Where does this leave America, a nation with military and economic might but unsure how to use it. There is no real purpose for America’s might – no desire for Empire or a civilizing mission but only a desultory wish to promote ‘democracy’ in the name of economic stability and partnership. Democracy alone means nothing. Popular representation and expression must have a purpose. In the mind of our Founding Fathers, there was such a purpose. Only in a free, democratic society was one able to fulfill one’s spiritual promise. The Enlightenment after all was rational but in the name of discovering God. Economic and social well-being would necessarily follow grace and good works. Jefferson understood that individual and community were two necessary and inextricable parts of the same whole; and only if everyone subscribed to the same universal principles could the country prosper. He had no idea how modern capitalism would erode this core ethos.
The days of – or even thoughts of – a new American empire are long gone. We have transferred our religious and philosophical principles to one idea – progress. Progress has such an inherent value that everything is done in its name without reflection, disaggregation, or consideration of consequences.

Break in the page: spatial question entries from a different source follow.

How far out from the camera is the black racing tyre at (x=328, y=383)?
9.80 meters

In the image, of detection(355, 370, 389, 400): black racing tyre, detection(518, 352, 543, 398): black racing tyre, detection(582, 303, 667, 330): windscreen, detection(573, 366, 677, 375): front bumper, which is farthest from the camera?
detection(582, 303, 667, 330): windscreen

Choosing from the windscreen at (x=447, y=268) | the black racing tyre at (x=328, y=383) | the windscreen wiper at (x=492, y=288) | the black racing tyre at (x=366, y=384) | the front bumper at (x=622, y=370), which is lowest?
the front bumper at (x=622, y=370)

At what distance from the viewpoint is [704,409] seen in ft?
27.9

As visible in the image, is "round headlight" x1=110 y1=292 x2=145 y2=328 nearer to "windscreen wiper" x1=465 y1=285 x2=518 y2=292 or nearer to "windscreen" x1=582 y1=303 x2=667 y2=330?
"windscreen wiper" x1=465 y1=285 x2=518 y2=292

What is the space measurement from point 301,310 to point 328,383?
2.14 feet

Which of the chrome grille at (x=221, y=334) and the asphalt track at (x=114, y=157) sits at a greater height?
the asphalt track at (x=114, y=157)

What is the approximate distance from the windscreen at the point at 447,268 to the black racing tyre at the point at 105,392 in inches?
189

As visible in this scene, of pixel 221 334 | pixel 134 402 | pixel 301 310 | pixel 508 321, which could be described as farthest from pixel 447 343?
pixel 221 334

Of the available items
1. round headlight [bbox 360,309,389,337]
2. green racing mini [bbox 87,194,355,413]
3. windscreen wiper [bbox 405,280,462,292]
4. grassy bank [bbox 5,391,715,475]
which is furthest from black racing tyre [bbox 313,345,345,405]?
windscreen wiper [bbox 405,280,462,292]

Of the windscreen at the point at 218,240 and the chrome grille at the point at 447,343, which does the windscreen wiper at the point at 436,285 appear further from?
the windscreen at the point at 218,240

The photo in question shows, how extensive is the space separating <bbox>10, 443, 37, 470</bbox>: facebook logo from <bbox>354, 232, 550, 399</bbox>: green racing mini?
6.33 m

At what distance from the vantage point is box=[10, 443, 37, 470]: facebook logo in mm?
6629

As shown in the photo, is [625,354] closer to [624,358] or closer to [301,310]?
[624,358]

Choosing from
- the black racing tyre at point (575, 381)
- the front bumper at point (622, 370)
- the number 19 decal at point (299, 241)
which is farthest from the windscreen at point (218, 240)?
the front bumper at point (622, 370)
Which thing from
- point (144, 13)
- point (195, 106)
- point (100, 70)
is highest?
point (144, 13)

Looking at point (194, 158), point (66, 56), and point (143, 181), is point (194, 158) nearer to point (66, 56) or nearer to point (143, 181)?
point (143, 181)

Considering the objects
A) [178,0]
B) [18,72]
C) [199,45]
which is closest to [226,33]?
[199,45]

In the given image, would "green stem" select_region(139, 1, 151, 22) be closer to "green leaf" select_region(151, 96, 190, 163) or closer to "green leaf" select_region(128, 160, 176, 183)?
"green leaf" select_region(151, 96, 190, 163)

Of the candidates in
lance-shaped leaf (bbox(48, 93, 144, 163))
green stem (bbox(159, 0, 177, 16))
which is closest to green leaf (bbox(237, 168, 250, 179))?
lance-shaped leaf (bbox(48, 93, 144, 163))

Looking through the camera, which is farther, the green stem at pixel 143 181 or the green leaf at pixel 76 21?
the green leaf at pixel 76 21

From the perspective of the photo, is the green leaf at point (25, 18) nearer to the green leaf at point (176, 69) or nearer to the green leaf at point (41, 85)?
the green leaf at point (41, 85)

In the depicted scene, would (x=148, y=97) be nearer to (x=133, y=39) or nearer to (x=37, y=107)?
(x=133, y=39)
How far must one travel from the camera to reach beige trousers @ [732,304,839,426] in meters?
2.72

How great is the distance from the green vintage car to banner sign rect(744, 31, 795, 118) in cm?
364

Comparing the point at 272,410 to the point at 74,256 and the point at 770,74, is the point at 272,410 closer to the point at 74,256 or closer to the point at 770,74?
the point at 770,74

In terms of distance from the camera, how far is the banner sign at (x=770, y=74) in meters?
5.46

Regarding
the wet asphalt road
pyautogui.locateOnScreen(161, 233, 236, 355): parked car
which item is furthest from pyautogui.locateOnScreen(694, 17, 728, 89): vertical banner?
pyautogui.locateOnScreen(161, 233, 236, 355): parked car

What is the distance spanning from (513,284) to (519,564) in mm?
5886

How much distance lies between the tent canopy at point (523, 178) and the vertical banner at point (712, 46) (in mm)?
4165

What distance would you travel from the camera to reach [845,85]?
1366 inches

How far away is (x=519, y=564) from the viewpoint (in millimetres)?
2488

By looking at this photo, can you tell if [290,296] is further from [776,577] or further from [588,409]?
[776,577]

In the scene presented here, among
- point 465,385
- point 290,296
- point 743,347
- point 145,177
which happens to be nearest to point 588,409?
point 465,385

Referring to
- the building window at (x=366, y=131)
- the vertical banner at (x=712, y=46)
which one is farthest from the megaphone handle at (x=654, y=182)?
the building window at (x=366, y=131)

Socialism – an idealistic concept of universal progress – failed completely because of its indifference and antagonism to individual enterprise and spirituality. Capitalism – an equally idealistic notion of equality based on market forces – ignores the cultural havoc it has wrought. A truly equal socio-economic society without ethos – cultural or spiritual values which transcend or supersede procedural ones – is no society at all.
Such political momentum has gained tremendous inertia; and it is unlikely that even the most grandiose schemes of the Russian autocracy or the Islamic jihad can possibly reverse it. The authoritarianism required to re-establish centrality is a thing of the past. No more British kings, European emperors, popes, Russian tsars, or Chinese mandarins. Only wars – even more inevitable in an unstable world – and reconstruction after them will sort things out.
In other words, it was perhaps better to have a clash of civilizations than a conflict between secular, indifferent, socio-political regimes. At least in former days there was such a thing as civilization to promote, defend, and expand.